*CONSIGNE:* Recopiez à l'identique la partie du passage choisi qui commence à « SAINT-GERVAIS, près Blois, septembre » et se termine à « et délicieuse rêverie! ».
:: PASSAGE CHOISI
Cartes postales anciennes de Saint-Gervais-la-Forêt dans le Loir-et-Cher (41)

SAINT-GERVAIS, près Blois, septembre 1858.
Huit heures sonnent à ma pendule…. J’ai près de moi ma femme, mes enfants; je viens de passer
une de ces bonnes journées que peuvent seuls procurer le calme, le travail et l’étude; sans regret du
passé, sans crainte pour l’avenir, je suis, je ne crains pas de le dire, aussi heureux qu’on peut l’être.
Et cependant, à chaque vibration de cette heure mystérieuse, mon pouls s’élance, mes tempes
battent avec force, je respire à peine, j’ai besoin d’air, de mouvement. Si l’on m’interroge, je ne
réponds pas, tant mon âme est absorbée dans une vague et délicieuse rêverie!
Vous l’avouerai-je, lecteur? Et pourquoi pas? Cet effet électrique, sinon magique, n’a rien qui ne
puisse être facilement compris de vous.
::::
:: DONNÉES SOURCES
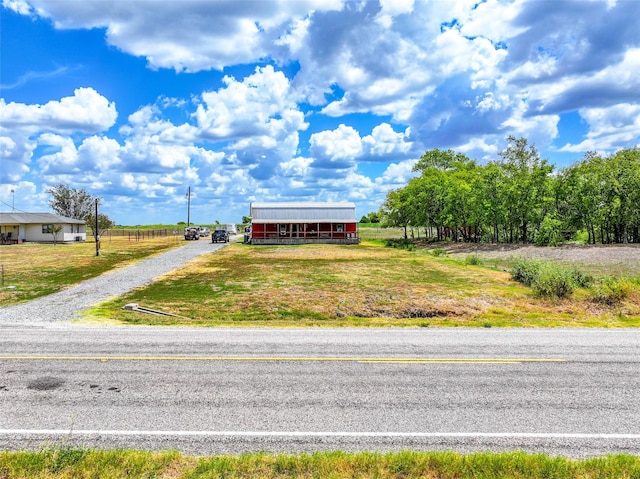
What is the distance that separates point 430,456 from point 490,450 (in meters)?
0.98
::::
*CORRIGÉ:*
SAINT-GERVAIS, près Blois, septembre 1858.
Huit heures sonnent à ma pendule…. J’ai près de moi ma femme, mes enfants; je viens de passer
une de ces bonnes journées que peuvent seuls procurer le calme, le travail et l’étude; sans regret du
passé, sans crainte pour l’avenir, je suis, je ne crains pas de le dire, aussi heureux qu’on peut l’être.
Et cependant, à chaque vibration de cette heure mystérieuse, mon pouls s’élance, mes tempes
battent avec force, je respire à peine, j’ai besoin d’air, de mouvement. Si l’on m’interroge, je ne
réponds pas, tant mon âme est absorbée dans une vague et délicieuse rêverie!